- [Prompt] Each record should be written out exactly as given.

[Excerpted records]

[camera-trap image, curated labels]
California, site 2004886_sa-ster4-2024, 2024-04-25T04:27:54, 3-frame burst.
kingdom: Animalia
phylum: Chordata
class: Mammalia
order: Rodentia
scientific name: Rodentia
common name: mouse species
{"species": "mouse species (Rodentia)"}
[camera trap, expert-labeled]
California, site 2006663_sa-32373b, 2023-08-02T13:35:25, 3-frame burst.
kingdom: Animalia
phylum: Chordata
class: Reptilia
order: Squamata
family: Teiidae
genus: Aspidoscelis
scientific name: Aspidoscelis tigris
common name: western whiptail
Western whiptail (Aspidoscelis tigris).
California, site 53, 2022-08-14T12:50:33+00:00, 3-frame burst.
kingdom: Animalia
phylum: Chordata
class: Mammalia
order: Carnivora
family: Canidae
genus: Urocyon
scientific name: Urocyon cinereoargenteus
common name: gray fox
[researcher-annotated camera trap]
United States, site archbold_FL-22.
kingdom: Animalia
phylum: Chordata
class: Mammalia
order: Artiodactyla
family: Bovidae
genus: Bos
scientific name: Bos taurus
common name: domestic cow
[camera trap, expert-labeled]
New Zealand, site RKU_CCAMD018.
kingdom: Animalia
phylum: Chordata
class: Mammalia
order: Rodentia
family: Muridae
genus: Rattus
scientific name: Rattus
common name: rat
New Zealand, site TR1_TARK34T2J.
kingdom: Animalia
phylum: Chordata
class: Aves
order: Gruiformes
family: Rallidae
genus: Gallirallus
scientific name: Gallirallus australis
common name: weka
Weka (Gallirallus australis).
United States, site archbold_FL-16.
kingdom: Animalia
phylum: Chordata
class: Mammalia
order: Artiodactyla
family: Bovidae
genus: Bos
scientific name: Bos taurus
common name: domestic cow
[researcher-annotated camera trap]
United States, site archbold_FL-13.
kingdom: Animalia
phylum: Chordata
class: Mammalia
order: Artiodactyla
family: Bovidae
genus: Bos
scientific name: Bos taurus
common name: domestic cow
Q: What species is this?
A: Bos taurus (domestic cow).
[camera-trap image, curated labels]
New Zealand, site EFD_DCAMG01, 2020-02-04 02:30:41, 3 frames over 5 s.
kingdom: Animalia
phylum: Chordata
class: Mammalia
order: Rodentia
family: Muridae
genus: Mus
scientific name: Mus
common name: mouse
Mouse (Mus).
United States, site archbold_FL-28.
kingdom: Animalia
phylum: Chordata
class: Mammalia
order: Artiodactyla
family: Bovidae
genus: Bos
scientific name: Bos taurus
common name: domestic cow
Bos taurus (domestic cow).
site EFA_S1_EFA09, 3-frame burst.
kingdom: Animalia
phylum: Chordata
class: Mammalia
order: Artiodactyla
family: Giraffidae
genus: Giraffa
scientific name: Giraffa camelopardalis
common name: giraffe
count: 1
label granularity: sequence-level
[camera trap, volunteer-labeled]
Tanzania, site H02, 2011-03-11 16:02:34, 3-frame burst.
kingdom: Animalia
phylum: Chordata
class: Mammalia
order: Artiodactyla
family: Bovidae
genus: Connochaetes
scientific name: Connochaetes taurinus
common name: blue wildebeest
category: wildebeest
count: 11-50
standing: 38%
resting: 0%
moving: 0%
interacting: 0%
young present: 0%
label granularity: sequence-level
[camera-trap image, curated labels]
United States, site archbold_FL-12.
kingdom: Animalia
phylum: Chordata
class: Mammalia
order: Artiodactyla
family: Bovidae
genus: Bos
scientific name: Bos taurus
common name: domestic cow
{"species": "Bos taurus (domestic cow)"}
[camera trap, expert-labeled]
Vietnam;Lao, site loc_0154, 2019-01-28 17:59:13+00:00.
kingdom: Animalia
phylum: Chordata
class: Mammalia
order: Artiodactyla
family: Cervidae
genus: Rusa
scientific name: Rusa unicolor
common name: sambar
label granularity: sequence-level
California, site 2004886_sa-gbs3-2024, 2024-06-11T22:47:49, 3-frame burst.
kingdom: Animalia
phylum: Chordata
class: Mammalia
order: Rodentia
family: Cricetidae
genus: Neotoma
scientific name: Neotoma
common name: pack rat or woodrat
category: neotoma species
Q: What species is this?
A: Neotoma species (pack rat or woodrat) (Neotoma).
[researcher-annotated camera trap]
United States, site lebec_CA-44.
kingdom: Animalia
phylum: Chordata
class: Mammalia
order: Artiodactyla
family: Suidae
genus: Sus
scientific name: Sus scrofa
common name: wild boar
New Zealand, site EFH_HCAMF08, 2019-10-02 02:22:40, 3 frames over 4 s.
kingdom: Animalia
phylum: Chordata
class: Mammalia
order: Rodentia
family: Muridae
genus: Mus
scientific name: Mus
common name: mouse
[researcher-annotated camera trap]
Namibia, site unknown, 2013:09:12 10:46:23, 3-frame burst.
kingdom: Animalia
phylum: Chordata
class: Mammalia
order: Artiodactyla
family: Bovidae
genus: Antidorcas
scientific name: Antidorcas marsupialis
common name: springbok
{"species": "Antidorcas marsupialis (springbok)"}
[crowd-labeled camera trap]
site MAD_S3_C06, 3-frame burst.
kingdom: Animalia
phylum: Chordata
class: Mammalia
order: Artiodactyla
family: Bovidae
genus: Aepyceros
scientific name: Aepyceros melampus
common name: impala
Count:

[/Excerpted records]

- [Response area]
[camera-trap image, curated labels]
California, site 2004886_sa-ster4-2024, 2024-04-25T04:27:54, 3-frame burst.
kingdom: Animalia
phylum: Chordata
class: Mammalia
order: Rodentia
scientific name: Rodentia
common name: mouse species
{"species": "mouse species (Rodentia)"}
[camera trap, expert-labeled]
California, site 2006663_sa-32373b, 2023-08-02T13:35:25, 3-frame burst.
kingdom: Animalia
phylum: Chordata
class: Reptilia
order: Squamata
family: Teiidae
genus: Aspidoscelis
scientific name: Aspidoscelis tigris
common name: western whiptail
Western whiptail (Aspidoscelis tigris).
California, site 53, 2022-08-14T12:50:33+00:00, 3-frame burst.
kingdom: Animalia
phylum: Chordata
class: Mammalia
order: Carnivora
family: Canidae
genus: Urocyon
scientific name: Urocyon cinereoargenteus
common name: gray fox
[researcher-annotated camera trap]
United States, site archbold_FL-22.
kingdom: Animalia
phylum: Chordata
class: Mammalia
order: Artiodactyla
family: Bovidae
genus: Bos
scientific name: Bos taurus
common name: domestic cow
[camera trap, expert-labeled]
New Zealand, site RKU_CCAMD018.
kingdom: Animalia
phylum: Chordata
class: Mammalia
order: Rodentia
family: Muridae
genus: Rattus
scientific name: Rattus
common name: rat
New Zealand, site TR1_TARK34T2J.
kingdom: Animalia
phylum: Chordata
class: Aves
order: Gruiformes
family: Rallidae
genus: Gallirallus
scientific name: Gallirallus australis
common name: weka
Weka (Gallirallus australis).
United States, site archbold_FL-16.
kingdom: Animalia
phylum: Chordata
class: Mammalia
order: Artiodactyla
family: Bovidae
genus: Bos
scientific name: Bos taurus
common name: domestic cow
[researcher-annotated camera trap]
United States, site archbold_FL-13.
kingdom: Animalia
phylum: Chordata
class: Mammalia
order: Artiodactyla
family: Bovidae
genus: Bos
scientific name: Bos taurus
common name: domestic cow
Q: What species is this?
A: Bos taurus (domestic cow).
[camera-trap image, curated labels]
New Zealand, site EFD_DCAMG01, 2020-02-04 02:30:41, 3 frames over 5 s.
kingdom: Animalia
phylum: Chordata
class: Mammalia
order: Rodentia
family: Muridae
genus: Mus
scientific name: Mus
common name: mouse
Mouse (Mus).
United States, site archbold_FL-28.
kingdom: Animalia
phylum: Chordata
class: Mammalia
order: Artiodactyla
family: Bovidae
genus: Bos
scientific name: Bos taurus
common name: domestic cow
Bos taurus (domestic cow).
site EFA_S1_EFA09, 3-frame burst.
kingdom: Animalia
phylum: Chordata
class: Mammalia
order: Artiodactyla
family: Giraffidae
genus: Giraffa
scientific name: Giraffa camelopardalis
common name: giraffe
count: 1
label granularity: sequence-level
[camera trap, volunteer-labeled]
Tanzania, site H02, 2011-03-11 16:02:34, 3-frame burst.
kingdom: Animalia
phylum: Chordata
class: Mammalia
order: Artiodactyla
family: Bovidae
genus: Connochaetes
scientific name: Connochaetes taurinus
common name: blue wildebeest
category: wildebeest
count: 11-50
standing: 38%
resting: 0%
moving: 0%
interacting: 0%
young present: 0%
label granularity: sequence-level
[camera-trap image, curated labels]
United States, site archbold_FL-12.
kingdom: Animalia
phylum: Chordata
class: Mammalia
order: Artiodactyla
family: Bovidae
genus: Bos
scientific name: Bos taurus
common name: domestic cow
{"species": "Bos taurus (domestic cow)"}
[camera trap, expert-labeled]
Vietnam;Lao, site loc_0154, 2019-01-28 17:59:13+00:00.
kingdom: Animalia
phylum: Chordata
class: Mammalia
order: Artiodactyla
family: Cervidae
genus: Rusa
scientific name: Rusa unicolor
common name: sambar
label granularity: sequence-level
California, site 2004886_sa-gbs3-2024, 2024-06-11T22:47:49, 3-frame burst.
kingdom: Animalia
phylum: Chordata
class: Mammalia
order: Rodentia
family: Cricetidae
genus: Neotoma
scientific name: Neotoma
common name: pack rat or woodrat
category: neotoma species
Q: What species is this?
A: Neotoma species (pack rat or woodrat) (Neotoma).
[researcher-annotated camera trap]
United States, site lebec_CA-44.
kingdom: Animalia
phylum: Chordata
class: Mammalia
order: Artiodactyla
family: Suidae
genus: Sus
scientific name: Sus scrofa
common name: wild boar
New Zealand, site EFH_HCAMF08, 2019-10-02 02:22:40, 3 frames over 4 s.
kingdom: Animalia
phylum: Chordata
class: Mammalia
order: Rodentia
family: Muridae
genus: Mus
scientific name: Mus
common name: mouse
[researcher-annotated camera trap]
Namibia, site unknown, 2013:09:12 10:46:23, 3-frame burst.
kingdom: Animalia
phylum: Chordata
class: Mammalia
order: Artiodactyla
family: Bovidae
genus: Antidorcas
scientific name: Antidorcas marsupialis
common name: springbok
{"species": "Antidorcas marsupialis (springbok)"}
[crowd-labeled camera trap]
site MAD_S3_C06, 3-frame burst.
kingdom: Animalia
phylum: Chordata
class: Mammalia
order: Artiodactyla
family: Bovidae
genus: Aepyceros
scientific name: Aepyceros melampus
common name: impala
Count:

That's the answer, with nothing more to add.